- _Request_: Could you write the next part of the comment below about Iran's political history, starting right after its last sentence?

- _Selection_:
_ _ _ _

Well, yes and no. Political

Well, yes and no. Political analogies can often be more obfuscating than clarifying by leading you to wrong assumptions.

Iranian political history is much more complicated than that implies. Khomeini was much more of a legitimate leader than Lenin and had diverse revolutionary allies. At the beginning he agreed to a much more democratic system but subsequent events made that politically difficult and gave the bloodthirsty theocrats an upper hand. The whole bloody history after this is quite complicated.

Iran has not been totalitarian in the same sense that Stalin's Soviet Union was at all. People died by the millions under Stalin and he ruled by absolute terror. No movement like this would have been allowed. They simply would all be dead or in Siberia already.

In Iran I think that an attempt at Stalin style murder would most likely lead to civil war. Ahmadinejad fancies himself a real populist figure as well I believe. The nature of his backing and his alliances are based on shared belief than manipulation and terror.

_ _ _ _

- _Record set_:
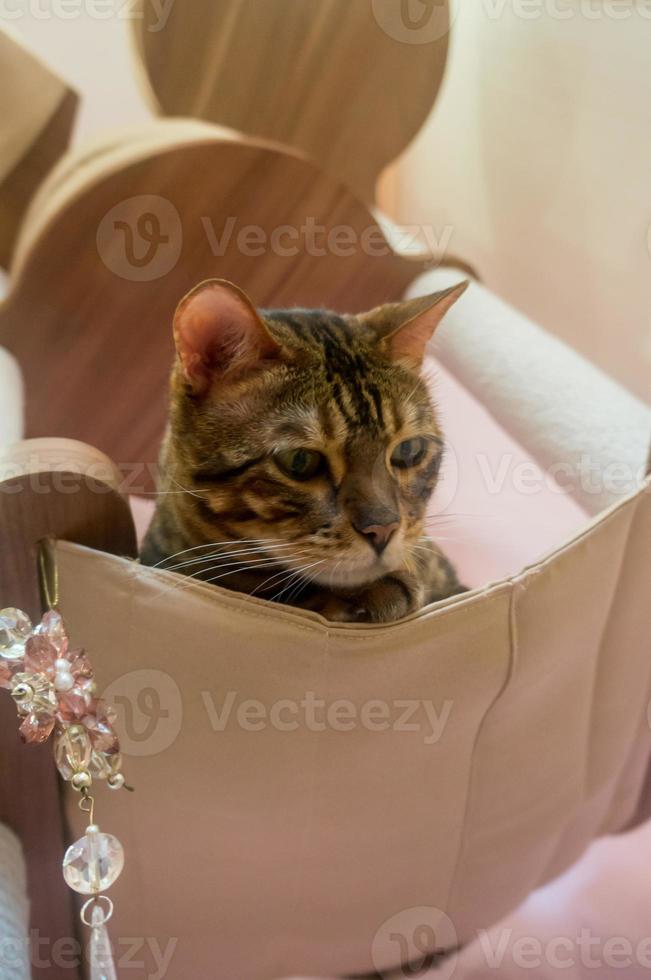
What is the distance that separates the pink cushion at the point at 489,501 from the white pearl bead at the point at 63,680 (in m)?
0.55

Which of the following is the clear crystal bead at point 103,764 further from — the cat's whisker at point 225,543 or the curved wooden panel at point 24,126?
the curved wooden panel at point 24,126

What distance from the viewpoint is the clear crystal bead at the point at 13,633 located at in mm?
454

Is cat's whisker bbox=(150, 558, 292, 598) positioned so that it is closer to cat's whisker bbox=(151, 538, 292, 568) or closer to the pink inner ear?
cat's whisker bbox=(151, 538, 292, 568)

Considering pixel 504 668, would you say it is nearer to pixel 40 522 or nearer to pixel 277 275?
pixel 40 522

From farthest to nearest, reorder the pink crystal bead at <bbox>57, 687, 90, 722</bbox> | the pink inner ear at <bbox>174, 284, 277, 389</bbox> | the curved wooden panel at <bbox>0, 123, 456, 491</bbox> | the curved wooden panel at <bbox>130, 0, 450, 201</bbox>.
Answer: the curved wooden panel at <bbox>130, 0, 450, 201</bbox> < the curved wooden panel at <bbox>0, 123, 456, 491</bbox> < the pink inner ear at <bbox>174, 284, 277, 389</bbox> < the pink crystal bead at <bbox>57, 687, 90, 722</bbox>

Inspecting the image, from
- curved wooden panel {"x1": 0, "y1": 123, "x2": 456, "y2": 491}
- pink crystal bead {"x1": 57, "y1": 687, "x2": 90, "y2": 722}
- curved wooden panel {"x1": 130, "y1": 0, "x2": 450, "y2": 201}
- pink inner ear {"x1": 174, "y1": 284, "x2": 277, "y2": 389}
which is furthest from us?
curved wooden panel {"x1": 130, "y1": 0, "x2": 450, "y2": 201}

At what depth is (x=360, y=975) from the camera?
2.48 feet

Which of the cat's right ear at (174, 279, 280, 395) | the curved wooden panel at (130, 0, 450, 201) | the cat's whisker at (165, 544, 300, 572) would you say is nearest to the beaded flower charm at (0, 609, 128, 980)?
the cat's whisker at (165, 544, 300, 572)

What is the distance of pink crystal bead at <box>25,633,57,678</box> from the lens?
1.47ft

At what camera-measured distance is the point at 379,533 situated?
0.57 m

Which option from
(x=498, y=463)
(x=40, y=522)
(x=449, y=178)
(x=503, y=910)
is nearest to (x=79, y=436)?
(x=498, y=463)

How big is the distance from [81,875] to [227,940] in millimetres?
238

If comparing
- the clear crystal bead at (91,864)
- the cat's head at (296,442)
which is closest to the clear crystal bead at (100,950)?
the clear crystal bead at (91,864)

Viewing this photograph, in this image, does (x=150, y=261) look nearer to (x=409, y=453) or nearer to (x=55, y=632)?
(x=409, y=453)
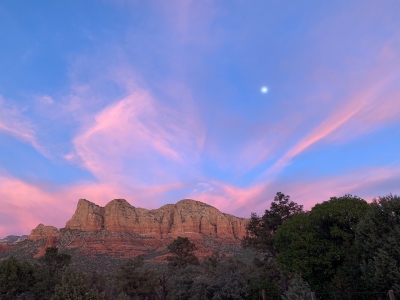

_ _ _ _

- _The reply_:
We are in for a long hard slog one way or another. Khameini still has a strong hold on the most of the populace but it is not based on authoritarian terror in the same sense either.

Rafsanjani is also a rich and powerful man. They won't be able to just get rid of him. But it is true that the opposition in Iran does not have the kind of militant idealogy that would allow for violant revolt.

Nonviolent Guerilla Tactics Needed in Iran

Nonviolence does not mean passivity.  It requires strategic organization and determined, long-term struggle.  Violence will only leave bitterness and destruction in its wake.  Nonviolence leaves a society ready to move forward with new hope and vision for the future.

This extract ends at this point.